:: Tarefa ::
Escreva a continuação do texto sobre Malcolm X, começando logo depois da última frase do trecho.

:: Trecho para leitura ::
╭──

Texto construído pelo Comitê Paritário (atual Frente Comunista dos Trabalhadores), no marco dos 50 anos da morte do grande militante.
50 anos do assassinato de Malcolm X
Ele nasceu Malcolm Little, em 19 de maio de 1925. O seu pai era militante da UNIA (Associação Universal pelo Progresso dos Negros).
A UNIA foi criada por Marcus Garvey, num período de desespero para os negros estadunidenses. Depois da Guerra Civil americana, que aboliu a escravidão, houve um período de Reconstrução. Durante esse período, os negros acreditaram que finalmente chegaria a igualdade, somente para terem as suas esperanças destruídas quando o governo federal abandonou o Sul dos EUA nas mãos dos racistas, que restabeleceram várias leis segregando brancos e negros (as leis Jim Crow, que numa tradução livre seria Zeca Urubu). Tudo isso foi garantido pela violência da Ku Klux Klan. Nas primeiras décadas do século XX, aconteceu um auge de linchamentos de negros.
Diante dessa situação, Marcus Garvey não acreditava na possibilidade da integração dos negros à sociedade americana, e defendia a volta à África. Os negros mais conscientes aderiram à UNIA porque viam nela a única alternativa ao racismo e à brutalidade.

╰──

:: Informações apresentadas ::
╭──

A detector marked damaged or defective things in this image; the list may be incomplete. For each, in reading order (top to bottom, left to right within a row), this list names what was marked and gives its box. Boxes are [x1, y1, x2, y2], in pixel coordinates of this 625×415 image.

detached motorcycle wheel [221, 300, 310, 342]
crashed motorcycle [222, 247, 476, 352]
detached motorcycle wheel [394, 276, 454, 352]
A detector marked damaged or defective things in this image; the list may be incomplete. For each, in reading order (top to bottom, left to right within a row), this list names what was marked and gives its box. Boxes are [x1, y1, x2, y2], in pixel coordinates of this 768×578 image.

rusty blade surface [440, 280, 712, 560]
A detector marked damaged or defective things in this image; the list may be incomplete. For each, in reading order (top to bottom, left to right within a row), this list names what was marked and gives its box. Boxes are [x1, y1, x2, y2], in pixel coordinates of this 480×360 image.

╰──
╭──

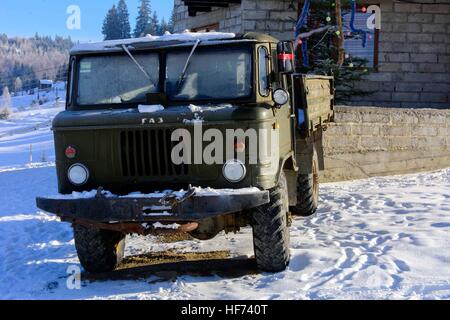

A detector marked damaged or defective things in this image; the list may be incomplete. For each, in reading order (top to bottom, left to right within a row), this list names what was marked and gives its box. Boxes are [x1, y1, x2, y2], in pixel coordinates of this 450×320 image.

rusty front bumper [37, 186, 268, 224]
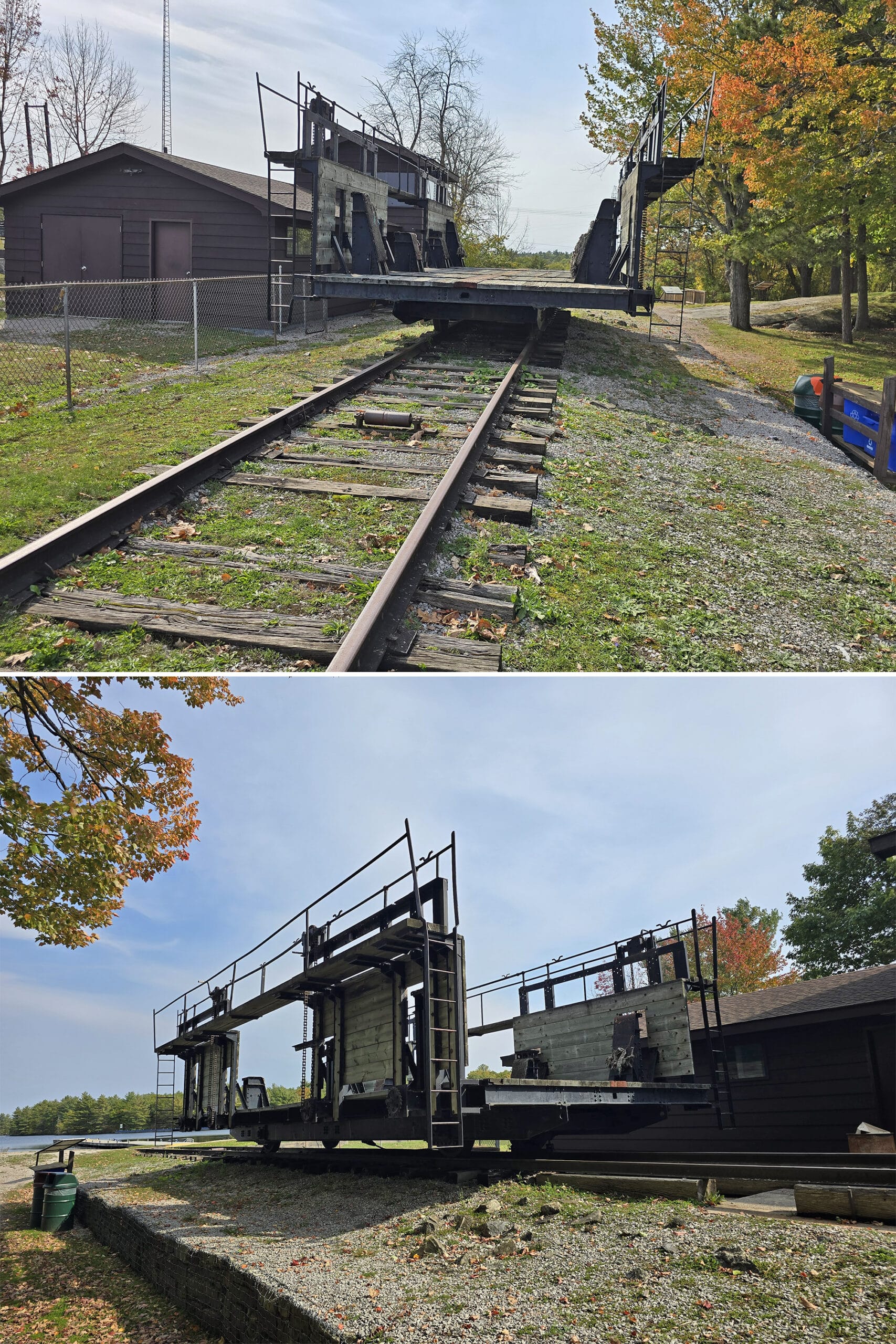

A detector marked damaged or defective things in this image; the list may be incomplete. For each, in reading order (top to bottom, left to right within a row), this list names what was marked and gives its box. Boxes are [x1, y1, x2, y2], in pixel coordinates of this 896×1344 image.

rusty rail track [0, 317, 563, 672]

╰──
╭──

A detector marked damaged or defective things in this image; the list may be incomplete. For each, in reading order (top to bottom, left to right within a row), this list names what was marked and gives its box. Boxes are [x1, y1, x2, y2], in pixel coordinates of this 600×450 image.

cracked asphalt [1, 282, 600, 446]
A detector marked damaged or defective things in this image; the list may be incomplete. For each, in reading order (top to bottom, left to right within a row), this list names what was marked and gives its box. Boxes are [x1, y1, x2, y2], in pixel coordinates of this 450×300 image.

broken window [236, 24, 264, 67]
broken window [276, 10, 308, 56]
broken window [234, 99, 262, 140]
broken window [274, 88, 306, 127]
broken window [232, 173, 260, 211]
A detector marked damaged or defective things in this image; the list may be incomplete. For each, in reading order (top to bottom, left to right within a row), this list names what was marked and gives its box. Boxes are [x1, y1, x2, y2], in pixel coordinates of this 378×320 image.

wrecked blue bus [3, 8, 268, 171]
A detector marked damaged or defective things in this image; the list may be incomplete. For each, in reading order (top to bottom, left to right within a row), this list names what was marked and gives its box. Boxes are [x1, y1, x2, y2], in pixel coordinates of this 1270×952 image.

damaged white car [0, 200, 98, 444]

╰──

:: Resposta ao exercício ::
O pai de Malcolm foi morto por racistas quando ele tinha seis anos. A partir daí, a sua família se desintegrou. A sua mãe começou a desenvolver problemas mentais, e acabou sendo internada em 1938, por uma mistura de preocupação real com as suas condições psicológicas e de simples intenção racista de deixá-la num depósito de gente. Os irmãos tiveram que se separar.
Sem nenhuma perspectiva de vida, ele entrou para o mundo do crime, e se tornou assaltante, traficante e cafetão. Logo, ele se tornou um dos mais procurados na cidade, até que foi preso, em 1946. Por causa de todo o seu histórico de vida, ele compreendia que a prisão era uma punição racista. Ele começou a estudar, e se tornou um destaque dentro da prisão, participando de grupos de debates, que eram uma atividade que os presos faziam, sempre tentando ligar os temas que abordava à questão racial.
Demônios de Olhos Azuis
Até aí, essa poderia ser a história de um preso que se “regenerou” na prisão. Mas ele conheceu, através do seu irmão mais velho, Reginald, a Nação do Islã.
A Nação do Islã era uma seita religiosa que, apesar do nome, não era ligada às grandes correntes do Islã. Na década de 1930, um caixeiro-viajante chamado Muhammad Fard viajou pelos EUA pregando que os negros eram o povo escolhido de Deus, e que o cristianismo era uma religião criada pelos brancos para ensinar os escravos a virarem a outra face a seus opressores. Segundo a Nação do Islã, Fard era simplesmente Deus encarnado.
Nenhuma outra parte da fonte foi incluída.